Article >>
= = = = = = =
OOC:  Sorry for my lack of posting today, computer issues at work kept me totally offline.  Hopefully, they'll be resolved at least by next week.

IC:  Kerlan, presumably followed by the others, enters the door to the north.  Inside he finds the goblin mage's quarters.  In the room are an old mattress, a table and chair, and an old-looking chest.  On the table is a sheet of parchment.


----------



## KerlanRayne (Feb 5, 2009)

Kerlan looks at the paper on the table. After that he will try to open the chest with the keys and look at everything inside.


----------



## Leif (Feb 5, 2009)

The chest is conveniently unlocked.  It contains traveling gear sized for dwarves.  The writing on the page on the table is in the goblin tongue.  Does Kerlan know goblin?  Also, while rummaging around Kerlan notices an iron strongbox that he hadn't noticed before,   Opening it, he finds 45 pieces of platinum.


----------



## KerlanRayne (Feb 5, 2009)

Kerlan takes the gear out and holds it up. "Korbin, Torbin, I think I have found your belongings. Here, take it." After the dwarves have taken their things Kerlan holds up the sheet of paper. "Does anyone know how to read this?"

OOC: As Leif said, the message is in Goblin.


----------



## Scott DeWar (Feb 5, 2009)

After every one passes Capizzio whilde he stares down the well, wondering if that is an access to any underground passages, he grows tired of just standing there and proceds ro where Keerlan is. " May I ?" he asks as he looks at the writing.

decipher Script: +4

]ooc[I have to let you do that Leif. if it is a bad enough roll, i could totally misunderstand it. i don't even know if i could take a ten. I would if i could.]/ooc[


----------



## Leif (Feb 5, 2009)

OOC:  No taking 10 on Decipher Script rolls, that would kinda defeat the purpose of the 'misunderstanding rule.'

Hmm, Capizzio got an 11.  capizzio's decipher script check for goblin wench's letter (1d20+4=11)  Doesn't seem really good enough, but I'm gonna tell you what the letter says anyway.  It reads:

*"Kersux,

We have been discovered.  If we are to crush the humans, we must do it soon.  The Crushed Skull Orcs are mighty, and the humans are no match for what you face every day in the Underdark.  We are willing to split the plunder seven gold for you, three for us.  Do you accept?  Please decide soon.

Uela"*


----------



## Scott DeWar (Feb 5, 2009)

never the less, you get to make that roll secretly then. let me know the results and tonight i will make an IC post of it.
= = = = = = =
Aim 1 >>
Recast the listing's lines from the line containing "How far from the camera" through the end of the listing, both included, as a Markdown table with the columns Row and Line, leaving out blank lines.

Record excerpts >>
= = = = = = =
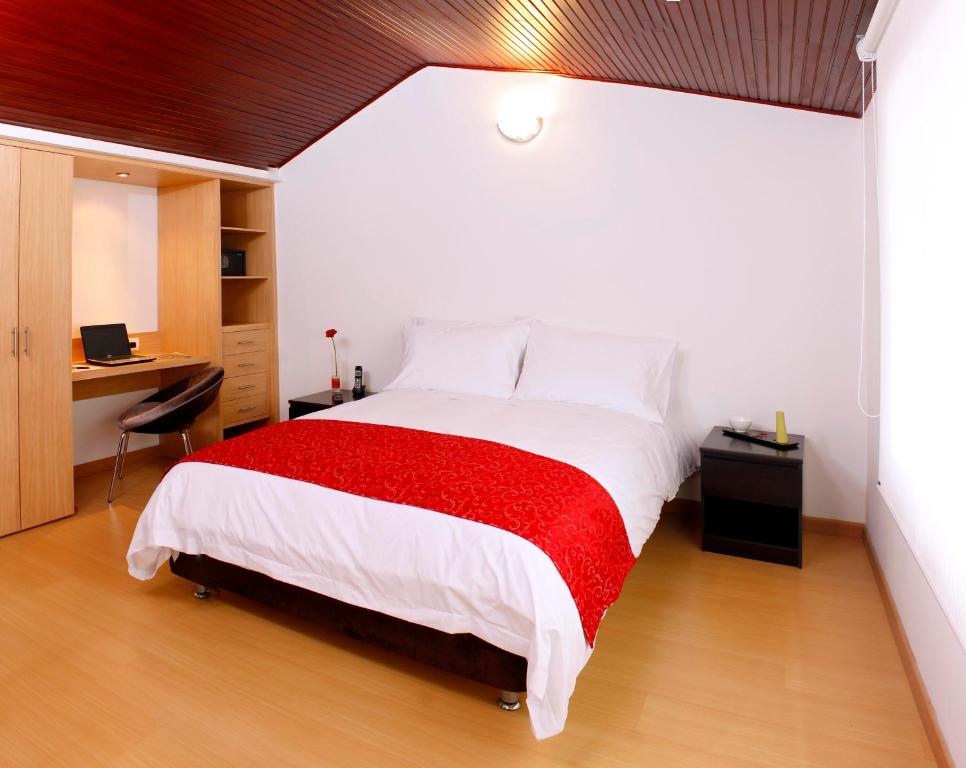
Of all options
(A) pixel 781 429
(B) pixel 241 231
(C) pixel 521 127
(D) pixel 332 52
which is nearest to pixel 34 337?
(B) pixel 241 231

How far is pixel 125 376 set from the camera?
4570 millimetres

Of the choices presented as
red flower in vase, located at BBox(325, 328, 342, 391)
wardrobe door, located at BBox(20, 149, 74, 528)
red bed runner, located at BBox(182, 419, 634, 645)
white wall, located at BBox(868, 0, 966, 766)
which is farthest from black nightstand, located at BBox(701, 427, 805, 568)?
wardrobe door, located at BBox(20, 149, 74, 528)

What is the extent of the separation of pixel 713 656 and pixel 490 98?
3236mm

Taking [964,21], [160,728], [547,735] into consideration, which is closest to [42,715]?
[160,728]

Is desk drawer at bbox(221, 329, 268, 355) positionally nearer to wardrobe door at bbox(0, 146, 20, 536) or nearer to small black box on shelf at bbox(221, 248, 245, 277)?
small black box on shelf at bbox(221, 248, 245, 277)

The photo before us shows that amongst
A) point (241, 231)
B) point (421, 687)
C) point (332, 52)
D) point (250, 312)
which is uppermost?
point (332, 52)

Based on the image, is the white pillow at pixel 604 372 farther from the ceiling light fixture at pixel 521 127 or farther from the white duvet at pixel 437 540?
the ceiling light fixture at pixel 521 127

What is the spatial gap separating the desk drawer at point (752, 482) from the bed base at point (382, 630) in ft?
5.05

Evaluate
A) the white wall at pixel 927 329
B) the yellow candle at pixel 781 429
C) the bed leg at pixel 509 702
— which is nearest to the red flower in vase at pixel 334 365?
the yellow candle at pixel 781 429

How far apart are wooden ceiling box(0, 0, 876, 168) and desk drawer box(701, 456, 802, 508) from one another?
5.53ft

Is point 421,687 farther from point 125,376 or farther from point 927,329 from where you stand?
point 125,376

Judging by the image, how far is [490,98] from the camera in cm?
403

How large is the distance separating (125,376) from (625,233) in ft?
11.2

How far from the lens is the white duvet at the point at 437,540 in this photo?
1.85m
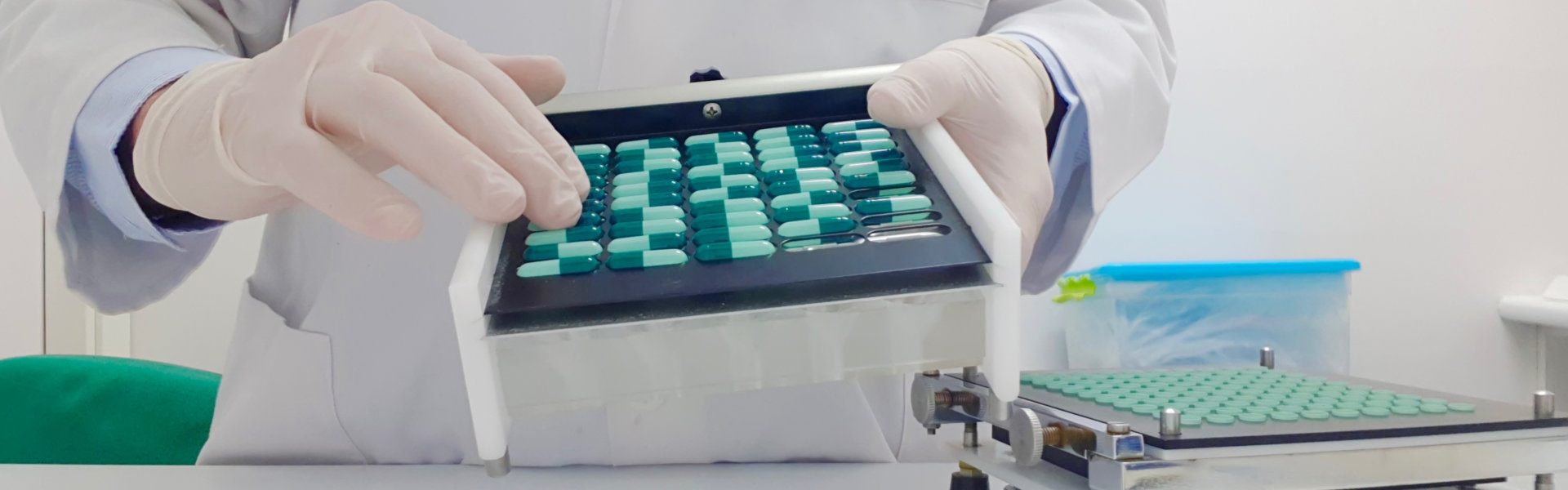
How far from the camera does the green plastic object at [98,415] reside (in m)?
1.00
= = = = = = =
Aim 2 >>
Answer these questions about the forum thread:
(a) How many pieces of platinum are in the iron strongbox?
(b) What total did Capizzio's Decipher Script check come to?
(c) Whose name is signed at the end of the letter?

Result 1 >>
| Row | Line |
|---|---|
| 1 | How far from the camera does the green plastic object at [98,415] reside (in m)? |
| 2 | 1.00 |

Result 2 >>
(a) 45
(b) 11
(c) Uela